Il suo primo lungometraggio si apre con la squadra antisommossa schierata a testuggine in uno scontro con dei manifestanti, al termine del quale uno degli agenti vomita prima di risalire sul furgone blindato: è il primo segnale di rigetto nei confronti di una realtà che si rivelerà nauseante e nociva. Quando poi all’agente viene chiesto perché non si faccia trasferire in ufficio, la risposta è lapidaria: e il mutuo chi me lo paga?
In questo contesto si ritrova ad agire il protagonista Daniel, poliziotto di origine africana, uomo diviso dall’appartenenza a due famiglie: quella naturale, composta dal fratello Patrick e la madre, che vivono in un palazzo occupato insieme ad altre quattrocento persone, e il reparto celere che gli ha permesso di ottenere uno stipendio e una casa dove convive con la fidanzata incinta.
Daniel è un prodotto del suo ambiente, sa fare bene il suo lavoro ma una parte di sé lo rinnega, come quando con la playstation gioca a uno sparatutto uccidendo i poliziotti.
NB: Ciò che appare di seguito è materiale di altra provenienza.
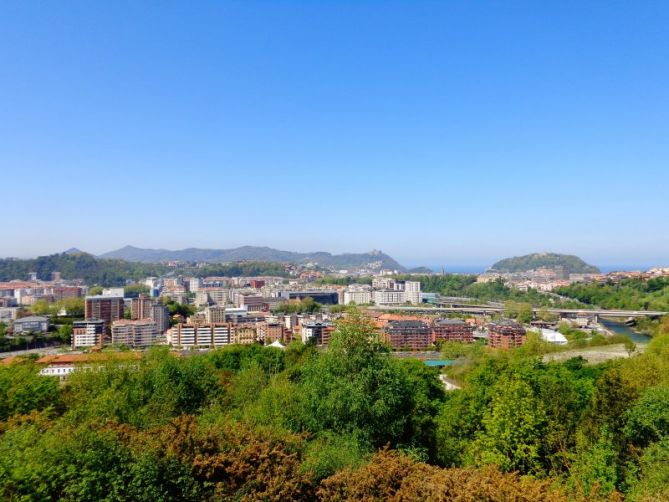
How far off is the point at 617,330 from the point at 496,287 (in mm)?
26809

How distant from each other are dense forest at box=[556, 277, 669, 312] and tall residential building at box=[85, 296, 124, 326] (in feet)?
146

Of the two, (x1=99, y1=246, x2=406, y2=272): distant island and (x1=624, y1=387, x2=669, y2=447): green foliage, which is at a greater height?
(x1=99, y1=246, x2=406, y2=272): distant island

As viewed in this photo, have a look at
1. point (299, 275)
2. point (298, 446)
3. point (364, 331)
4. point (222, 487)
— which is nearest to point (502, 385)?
point (364, 331)

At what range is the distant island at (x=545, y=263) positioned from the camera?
10554cm

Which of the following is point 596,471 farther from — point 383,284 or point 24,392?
point 383,284

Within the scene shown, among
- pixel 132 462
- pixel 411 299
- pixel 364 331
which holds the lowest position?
pixel 411 299

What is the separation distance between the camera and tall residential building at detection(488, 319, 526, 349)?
2790cm

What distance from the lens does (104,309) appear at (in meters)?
36.7

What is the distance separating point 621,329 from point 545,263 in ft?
280

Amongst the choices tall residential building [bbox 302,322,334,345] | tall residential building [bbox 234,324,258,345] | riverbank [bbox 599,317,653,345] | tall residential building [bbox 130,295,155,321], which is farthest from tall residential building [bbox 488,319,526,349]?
tall residential building [bbox 130,295,155,321]

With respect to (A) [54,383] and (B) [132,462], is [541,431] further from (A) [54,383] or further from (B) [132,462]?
(A) [54,383]

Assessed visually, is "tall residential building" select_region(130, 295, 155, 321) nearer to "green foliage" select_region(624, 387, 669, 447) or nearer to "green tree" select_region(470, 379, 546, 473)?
"green tree" select_region(470, 379, 546, 473)

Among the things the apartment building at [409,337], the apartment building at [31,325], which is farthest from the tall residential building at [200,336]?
the apartment building at [409,337]

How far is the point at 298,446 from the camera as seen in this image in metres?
4.86
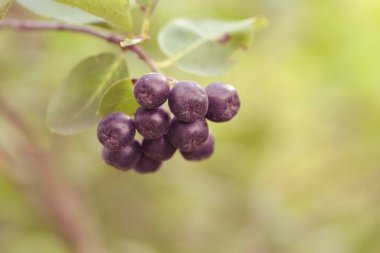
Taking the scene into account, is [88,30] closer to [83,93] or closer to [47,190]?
[83,93]

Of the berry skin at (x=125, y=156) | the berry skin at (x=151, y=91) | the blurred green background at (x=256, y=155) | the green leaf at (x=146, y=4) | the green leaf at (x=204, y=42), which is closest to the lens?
the berry skin at (x=151, y=91)

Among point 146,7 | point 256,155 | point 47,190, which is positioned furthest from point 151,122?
point 256,155

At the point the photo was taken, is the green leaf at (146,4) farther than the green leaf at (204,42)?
No

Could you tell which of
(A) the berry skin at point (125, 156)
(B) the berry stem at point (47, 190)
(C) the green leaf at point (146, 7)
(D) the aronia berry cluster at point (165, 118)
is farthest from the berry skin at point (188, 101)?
(B) the berry stem at point (47, 190)

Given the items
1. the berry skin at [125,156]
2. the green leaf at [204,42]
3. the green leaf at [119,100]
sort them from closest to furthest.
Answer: the green leaf at [119,100] → the berry skin at [125,156] → the green leaf at [204,42]

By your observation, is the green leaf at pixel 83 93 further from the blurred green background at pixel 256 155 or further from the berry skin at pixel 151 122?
Result: the blurred green background at pixel 256 155

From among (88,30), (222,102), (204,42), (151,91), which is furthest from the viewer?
(204,42)

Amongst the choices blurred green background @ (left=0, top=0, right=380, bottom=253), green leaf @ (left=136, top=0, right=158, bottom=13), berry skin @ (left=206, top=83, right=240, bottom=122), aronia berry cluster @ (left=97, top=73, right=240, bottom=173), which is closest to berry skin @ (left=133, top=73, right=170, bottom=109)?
aronia berry cluster @ (left=97, top=73, right=240, bottom=173)

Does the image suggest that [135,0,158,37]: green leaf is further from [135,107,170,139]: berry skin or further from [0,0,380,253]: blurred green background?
[0,0,380,253]: blurred green background
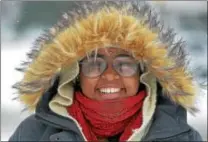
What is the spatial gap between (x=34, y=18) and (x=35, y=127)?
3384mm

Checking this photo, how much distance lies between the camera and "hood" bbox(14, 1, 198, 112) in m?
2.12

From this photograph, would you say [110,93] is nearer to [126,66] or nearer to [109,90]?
[109,90]

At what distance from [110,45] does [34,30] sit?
329 centimetres

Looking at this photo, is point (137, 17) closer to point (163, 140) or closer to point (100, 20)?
point (100, 20)

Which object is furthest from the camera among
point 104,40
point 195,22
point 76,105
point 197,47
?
point 195,22

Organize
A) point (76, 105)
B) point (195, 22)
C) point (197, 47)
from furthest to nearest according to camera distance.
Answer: point (195, 22), point (197, 47), point (76, 105)

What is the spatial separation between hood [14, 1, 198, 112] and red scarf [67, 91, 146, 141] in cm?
8

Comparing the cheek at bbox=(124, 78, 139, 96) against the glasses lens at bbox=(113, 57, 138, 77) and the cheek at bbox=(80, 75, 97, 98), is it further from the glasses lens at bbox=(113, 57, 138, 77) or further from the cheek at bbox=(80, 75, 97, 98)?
the cheek at bbox=(80, 75, 97, 98)

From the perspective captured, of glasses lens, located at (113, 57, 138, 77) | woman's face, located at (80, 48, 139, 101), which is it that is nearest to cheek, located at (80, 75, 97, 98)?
woman's face, located at (80, 48, 139, 101)

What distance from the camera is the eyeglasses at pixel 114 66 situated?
2143 mm

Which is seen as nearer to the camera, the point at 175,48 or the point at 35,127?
the point at 175,48

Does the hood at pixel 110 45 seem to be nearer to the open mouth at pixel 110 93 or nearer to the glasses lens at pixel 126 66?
the glasses lens at pixel 126 66

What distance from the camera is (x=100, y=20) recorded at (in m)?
2.13

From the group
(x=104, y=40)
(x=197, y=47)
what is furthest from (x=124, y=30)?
(x=197, y=47)
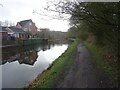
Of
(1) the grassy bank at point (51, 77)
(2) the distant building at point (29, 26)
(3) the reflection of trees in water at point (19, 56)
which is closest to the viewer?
(1) the grassy bank at point (51, 77)

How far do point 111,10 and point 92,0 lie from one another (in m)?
0.96

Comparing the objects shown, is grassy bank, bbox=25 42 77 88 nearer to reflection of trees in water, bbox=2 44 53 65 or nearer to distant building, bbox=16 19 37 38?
reflection of trees in water, bbox=2 44 53 65

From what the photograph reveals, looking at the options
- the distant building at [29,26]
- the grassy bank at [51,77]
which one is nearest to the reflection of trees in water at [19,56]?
the grassy bank at [51,77]

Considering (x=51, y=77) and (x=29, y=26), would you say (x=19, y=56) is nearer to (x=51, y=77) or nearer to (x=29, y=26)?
(x=51, y=77)

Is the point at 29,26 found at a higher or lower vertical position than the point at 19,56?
higher

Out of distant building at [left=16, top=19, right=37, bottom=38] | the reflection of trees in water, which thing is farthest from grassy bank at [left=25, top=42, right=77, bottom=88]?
distant building at [left=16, top=19, right=37, bottom=38]

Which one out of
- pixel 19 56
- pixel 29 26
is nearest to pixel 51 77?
pixel 19 56

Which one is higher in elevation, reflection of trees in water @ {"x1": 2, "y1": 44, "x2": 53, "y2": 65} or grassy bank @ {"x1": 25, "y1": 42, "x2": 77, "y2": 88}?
grassy bank @ {"x1": 25, "y1": 42, "x2": 77, "y2": 88}

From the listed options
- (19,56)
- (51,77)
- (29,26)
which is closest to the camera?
(51,77)

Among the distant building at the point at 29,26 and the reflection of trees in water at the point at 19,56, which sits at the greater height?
the distant building at the point at 29,26

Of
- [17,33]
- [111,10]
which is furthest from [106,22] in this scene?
[17,33]

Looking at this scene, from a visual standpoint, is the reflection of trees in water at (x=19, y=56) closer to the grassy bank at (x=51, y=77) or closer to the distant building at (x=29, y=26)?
the grassy bank at (x=51, y=77)

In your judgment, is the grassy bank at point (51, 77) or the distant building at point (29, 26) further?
the distant building at point (29, 26)

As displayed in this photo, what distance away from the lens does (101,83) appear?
31.2ft
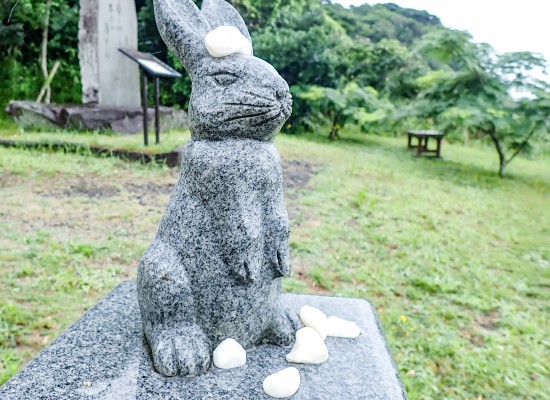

Il suo conflitto interno, simboleggiato dal casco protettivo su cui è appiccicato l’adesivo di un emoji sorridente, è destinato a esplodere quando sarà chiamato a sgomberare proprio la palazzina abitata dalla famiglia e dove lui stesso è cresciuto.
Il pregio principale del film sta nel realismo con cui viene descritto uno spaccato di società degradata, dove la luce invocata (anche letteralmente) dai personaggi non può che rimanere spenta, e il razzismo più o meno latente – accettato dallo stesso Daniel che viene chiamato affettuosamente “Ciobar” dai colleghi – è il riflesso dell’ignoranza e intolleranza diffusa, non solo all’interno del reparto dei celerini (anche Daniel aggredisce uno degli abusivi del palazzo chiamandolo «zingaro», mentre Patrick vuole che la madre albanese di suo figlio parli italiano «perché siamo in Italia»).
Il cameratismo e il machismo incarnati dal caposquadra di nome Aquila, e rivendicati orgogliosamente in un imbarazzante video di auguri per il figlio (con slogan riciclati da Il gladiatore come “Forza e onore”), non possono essere davvero condivisi da Daniel, che tuttavia deve aderirvi per continuare a far parte di quella famiglia acquisita.
In questa guerra tra ultimi non ci sono vincitori, solo pedine di un gioco in cui vince sempre il banco, come ben evidenziato dal campo-controcampo del dialogo tra gli occupanti, che vorrebbero tenersi un tetto sopra la testa, e un funzionario del Comune che risponde parlando di coefficienti e graduatorie.
Si intravede la visione di un autore ne Il legionario, purtroppo non supportata da una regia e da una recitazione spesso non all’altezza, che in molti momenti indeboliscono la narrazione. Ravvivata, almeno in parte, dal climax che conduce allo sgombero finale del palazzo, durante il quale Daniel prenderà una decisione, senza riuscire però a risolvere il suo dissidio interiore, anzi perdendo sia la famiglia sia la celere.
Sopra il tetto del palazzo da sgombrare Daniel rimane solo, forse con il pensiero di una figlia in arrivo e il timore che (r)esistere in questo mondo non sarà facile nemmeno per lei.
Daniel è l'unico poliziotto di origine africana del Reparto Mobile di Roma. Deve sgomberare un palazzo occupato in cui vivono 150 famiglie. Una è la sua.